Script takes too long to complete

mohtashims · June 27, 2016, 8:31am

Hi,

I have a lengthy script which i have trimmed down for a test case as below.

more run.sh
#!/bin/bash
paths="allpath.txt"
while IFS= read -r loc
do
echo "Working on $loc"
startdir=$loc
find "$startdir" -type f \( ! -name "*.log*" ! -name "*.class*" \) -print |
while read file
do
echo "TIME-STAMP:"$(date)
input="alter.txt"
while IFS= read -r var
do
searchterm=$(echo $var | awk -F'=' '{print $1}')
replaceterm=$(echo $var | awk -F'=' '{print $2}')
echo "ST:"$searchterm
echo "RT:"$replaceterm
done < "$input"
done
done < "$paths"

more alter.txt

hello=yello
wow=how
ping=pong
seesaw=heehow
bongo=ringo
jazbant=toaster
westowin=restaurant

more allpath.txt

/tmp/web/var/APPLE_DOM
/tmp/bin/var/APPLE_ART

The above script reads for a physical path from allpath.txt . It then looks for all files except .logs & .class files using the find command find "$startdir" -type f $ ! -name "*.log*" ! -name "*.class*" $ -print .

Note: the find command above is instant if i fire it as a separate command from the bash shell on that directory location. Takes less than 2 secs to list all the files.

For each file found it searches for all the "search strings" mentioned in the alter.txt file while IFS= read -r var and replaces it with the corresponding text (this part of the code i have not shared considering not necessary)

For a folder 4GB in size it take around 25 mins to complete.

Can you help me optimize the script so it completes in less time.

RudiC · June 27, 2016, 8:55am

The entire logic and structure of that script seems suboptimal. For every file found, you (re)open "alter.txt", read every single line, invoke awk twice and - I'm guessing based on your other threads - run something like sed to do the replacements.

Depending on the found files' count this IS going to be lengthy.

I'm not talking of improving the innermost loop here - although there is quite some potential.
Why don't you leave the looping to one single instance of e.g. awk ?
Create a list of all file candidates ( find can have several paths as starting points) and run awk , first reading all the search/replacement pairs, and then working those on all files presented.

mohtashims · June 27, 2016, 10:35am

Yes, you are right ...i do have sed to do replacement but did not share for the sake of making it look simple for others.

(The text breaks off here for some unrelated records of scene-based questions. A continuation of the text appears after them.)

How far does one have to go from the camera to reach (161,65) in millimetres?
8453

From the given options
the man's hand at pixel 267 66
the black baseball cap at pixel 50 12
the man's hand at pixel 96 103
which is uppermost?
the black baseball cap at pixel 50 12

I don't know if I understood correctly and if i can work this out.

What i understood is

You asking me to keep the find inside the while IFS= read -r var loop ?

Is that correct ?

---------- Post updated at 09:35 AM ---------- Previous update was at 08:31 AM ----------

Keeping the find inside the while IFS= read -r var loop helps cut down the time taken by more than half !!

Here is the latest code snippet

more run.sh
#!/bin/bash
paths="allpath.txt"
while IFS= read -r loc
do
echo "Working on $loc"
startdir=$loc
input="alter.txt"
while IFS= read -r var
do
searchterm=$(echo $var | awk -F'=' '{print $1}')
replaceterm=$(echo $var | awk -F'=' '{print $2}')
find "$startdir" -type f \( ! -name "*.log*" ! -name "*.class*" \) -print |
while read file
do
echo "TIME-STAMP:"$(date)
echo "ST:"$searchterm
echo "RT:"$replaceterm
done
done < "$input"
done < "$paths"

Can it be optimized further ?

RudiC · June 27, 2016, 12:03pm

No, this is not what I said.

To repeat my statement bluntly: It should be replaced.

MadeInGermany · June 27, 2016, 12:13pm

Yes, your inner loop (in post#1) should fill both variables in one stroke, use the correct InputFileSeparator

    input="alter.txt"
    while IFS="=" read -r searchterm replaceterm
    do
      echo "ST:$searchterm"
      echo "RT:$replaceterm"
    done < "$input"

RudiC · June 27, 2016, 12:30pm

With the assumptions:

not too many lines in "allpath.txt",
not too many files found,
bash being used,
wouldn't this do?

awk '
FNR == NR       {R[$1] = $2
                 next
                }
                {for (r in R) gsub (r, R[r])
                 print > (FILENAME ".new")
                }
' FS="=" alter.txt $(find $(< allpaths.txt) -type f \( ! -name "*.log*" ! -name "*.class*" \))

You will have to rename the ".new" files afterwards.

mohtashims · June 27, 2016, 12:31pm

madeingermany:

Yes, your inner loop (in post#1) should fill both variables in one stroke, use the correct InputFileSeparator
   input="alter.txt"
   while IFS="=" read -r searchterm replaceterm
   do
   echo "ST:$searchterm"
   echo "RT:$replaceterm"
   done < "$input"

If you look at the modified script in my last post .. it takes the same time with or without this suggestion.

I was able to bring down the execution time from 25 mins to -> just 7 mins.

Please suggest if there is anything else that can be done to optimize this ?

@RudiC:

I m sorry for not able to completely understand your suggestion.

Can you please elaborate the below only if the same is not covered in my last post with the updated script.

RudiC · June 27, 2016, 12:35pm

see my post (#6) just above yours.

MadeInGermany · June 27, 2016, 12:47pm

Your post#3 is 4 times faster but has more output lines, so I guess something goes wrong.
Try my optimization with your post#1; it is 10 times faster and produces indentical output.